I'm confused about isometries of the flat 2-torus and could't find anything online that cleared my confusion. My problem is the following:
Let $T^2=\mathbb{R}^2/\Gamma$ be a 2-torus for $\Gamma \cong \mathbb{Z}$ a lattice in $\mathbb{R}^2$. I know that any isometry of the euclidean plane which preserves the lattice $\Gamma$ induces an isometry of the flat torus $T^2=\mathbb{R}^2/\Gamma$ and conversly any isometry of the flat torus lifts to an isometry of the euclidean plane which preserves the lattice $\Gamma$.
But my geometric intuition is that any translation in $\mathbb{R}^2$ should descent to an isometry of the flat torus, since translating any "amount" should preserve length of curves on the torus. But when I take for example the standard torus $\mathbb{R}^2/\mathbb{Z}^2$ and a translation $f(x,y)=(x,y+\lambda)$ for $\lambda \not\in \mathbb{Z}$, then for any lattice point $(k,l)$ we have $f(k,l)=(k,l+\lambda)\not\in \mathbb{Z}^2$, hence $f$ does not preserve the lattice $\Gamma$ and hence does not descent to an isometry of the torus. Why is this?
One has to look carefully at what it means for $f$ to "preserve the lattice". I find that phrase to be a little vague and ambiguous, so I'll avoid it, and instead use a more precise phrase. I suspect that if you the source that you are consulting is written with full and precise definitions (and this is a big "if" when using only on-line sources), then it will have the definition that I write, or something equivalent.

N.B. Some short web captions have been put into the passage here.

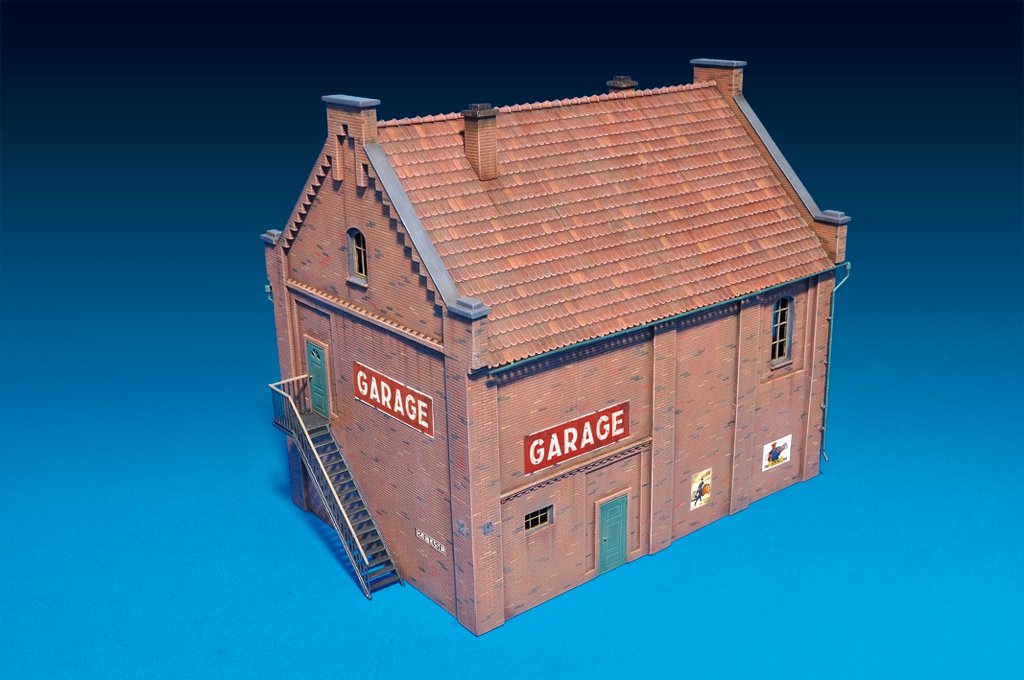 MiniArt 72031 BUILDING WITH GARAGE 1/72 – Bild 5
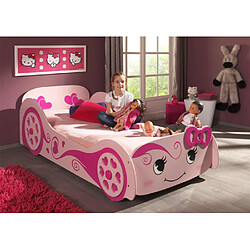 Paris Prix Pack - Lit Enfant & Matelas Love 90x200cm Rose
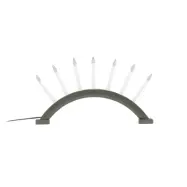 VENTURE DESIGN Kebnekaise bordslampa - vit och grön furu (55cm)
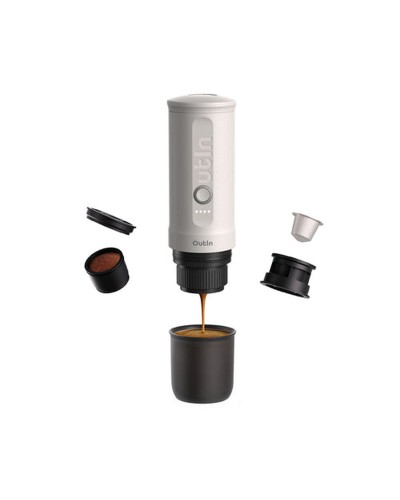 Tragbare Kaffeemaschine Outin OUTINWHITE Weiß Edelstahl 50 ml 80 ml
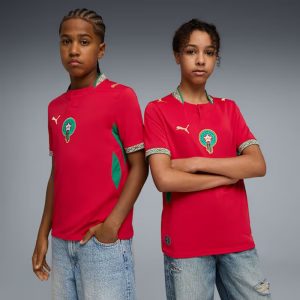Puma Maillot Maroc CDM 2026 Enfant Rouge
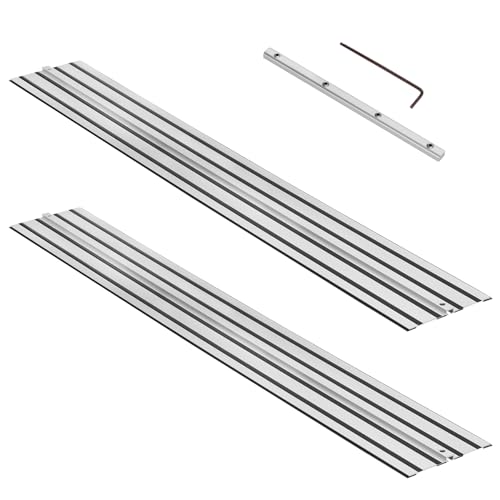 110 Track Saw Guide Rail for DeWalt Track Saws 55 x 2 Guide Rail with Connector Replacement for DeWalt DWS5022 Perfect for Woodworking and Longer Cuts Aluminum Extruded 2 Year Warranty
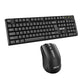2.4G Wireless Keyboard and Mouse Combo USB Receiver Silent Full-Size Mouse and Keyboard Office Keyboard for PC/Laptop/Windows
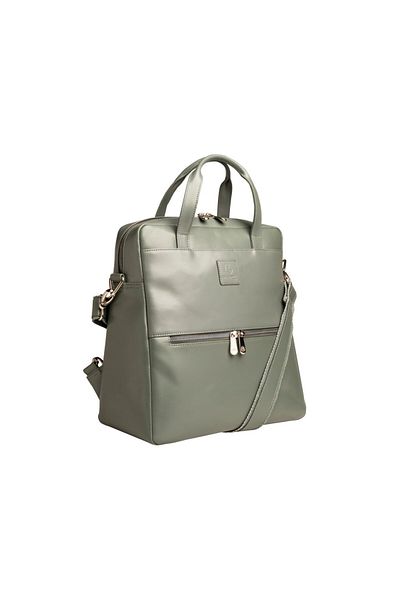 Exacompta 14" Exactive Lady Leather Laptop Backpack 17236e, Gray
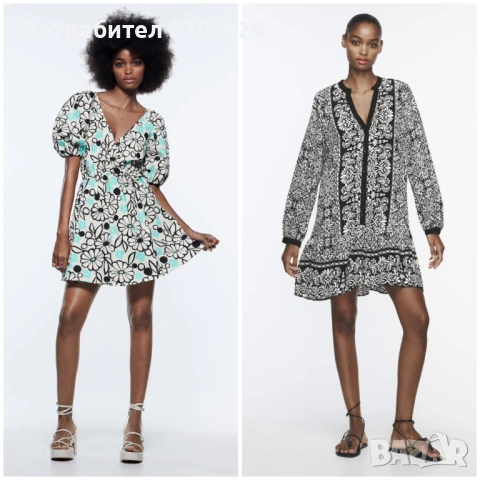 Нови рокли Zara, размер S/M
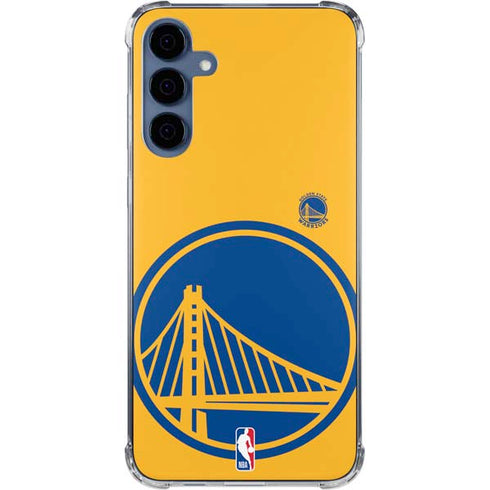 NBA Golden State Warriors Large Logo Galaxy A55 5G Clear Case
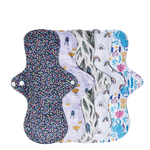 Lot de 5 Serviettes hygiéniques lavables et réutilisables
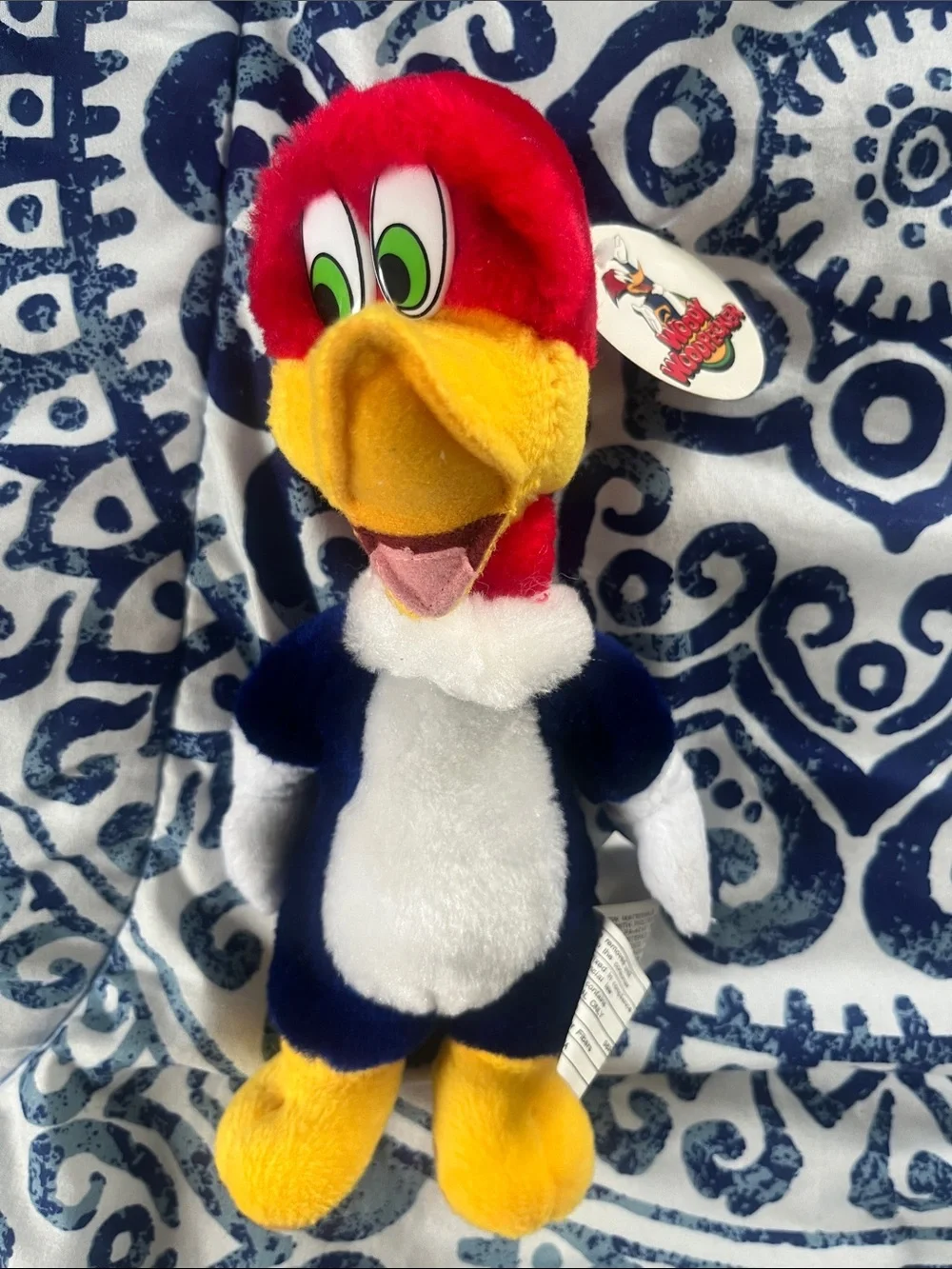 Vintage with tags woody woodpecker plush 10”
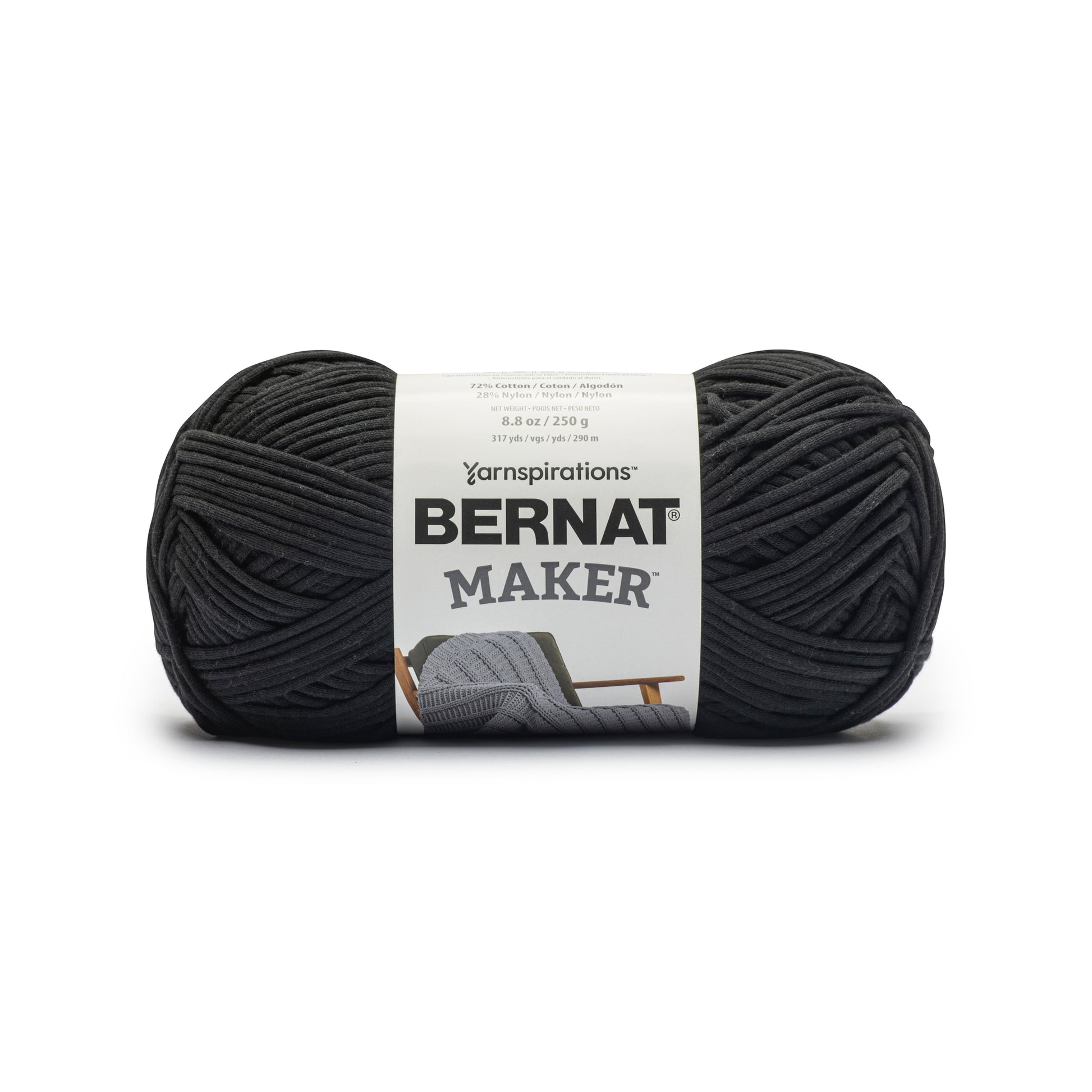 Bernat Maker Yarn (250g/8.8oz) Black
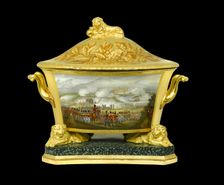Soup tureen showing the Battle of Toulouse, France, 1814 (1817-1819)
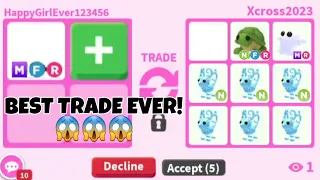 😱😛No Way! I GOT THE *BIGGEST WIN* In Adopt Me HISTORY For My VERY RARE MEGA NEON PET + WIN TRADES!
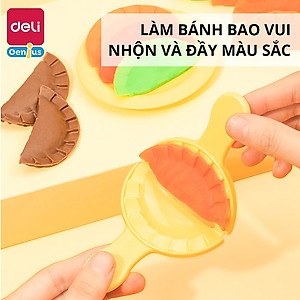 Đất Nặn Làm Bếp Làm Kem Mì Cùng Bé Khuôn Và Máy Thủ Công Deli - Đồ Chơi Giáo Dục Nhập Vai Thông Minh Cho Bé - 67801 67802 67805 YC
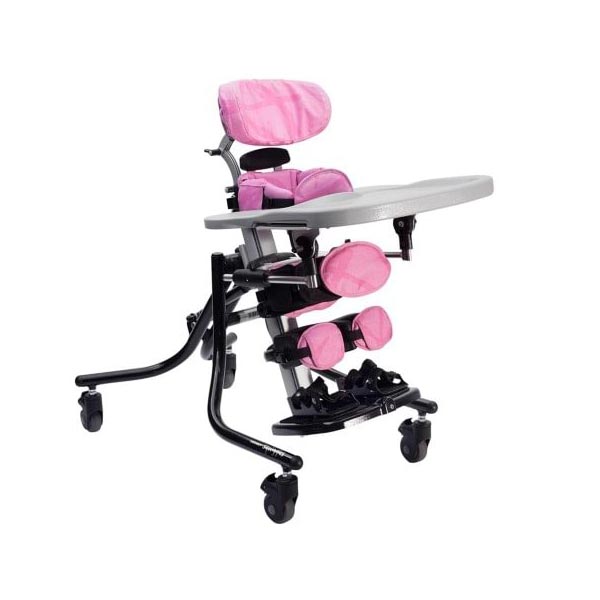 Leckey Squiggles Pediatric Standing Frame with desk attachment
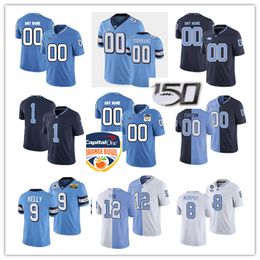 NCAA Custom North Carolina Tar Heels Football Jersey Don McCauley Amos Lawrence Ethan Horton Natrone Means Leon Johnson Jonathan Linton Elijah Hood Michael Carter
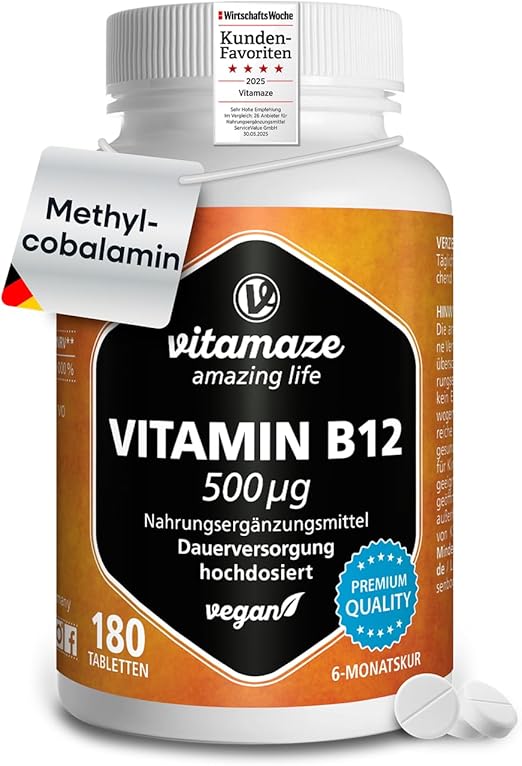 Vitamin B12 hochdosiert und vegan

Consider a lattice $\Gamma \subset \mathbb R^2$, meaning an additive subgroup which is discrete and isomorphic to $\mathbb Z^2$. We'll say that an isometry $f : \mathbb R \to \mathbb R$ preserves the cosets of $\Gamma$ if for every $(k,l) \in \Gamma$ and every $(x,y) \in \mathbb R^2$ we have $$f(x+k,y+l) - f(x,y) \in \Gamma $$ Equivalently, $f$ preserves the cosets of $\Gamma$ if for every $(k,l) \in \Gamma$ and every $(x,y) \in \mathbb R^2$ there exists $(k',l') \in \Gamma$ such that $$f(x+k,y+l) = f(x,y) + (k',l') $$
This condition is necessary for $f$ to induce an isometry of $T^2$.
In fact, even more is true, this condition it is necessary just for $f$ to induce a well-defined function from $T^2$ to itself.
To see why, fix $(x,y) \in \mathbb R^2$. The point $(x,y)$ is a representative of the coset $(x,y) + \Gamma \in \mathbb R^2 / \Gamma = T^2$. In order for $f$ to induce a well-defined function from $\mathbb R^2 / \Gamma$ to itself, as $(k,l)$ varies over $\Gamma$ it must be true that all of the points $f(x+k,y+l)$ are contained in a single coset of $\Gamma$. That coset contains the point $f(x+0,y+0)=f(x,y)$ (by taking $(k,l)=(0,0)$), and so it follows that for each $(k,l) \in \Gamma$ there exists $(k',l') \in \Gamma$ such that $f(x+k,y+l) = f(x,y) + (k',l')$.
Notice that I have not even talked about isometries, nonetheless I think this addresses your question already: you seem to have overlooked the importance of "preserving cosets".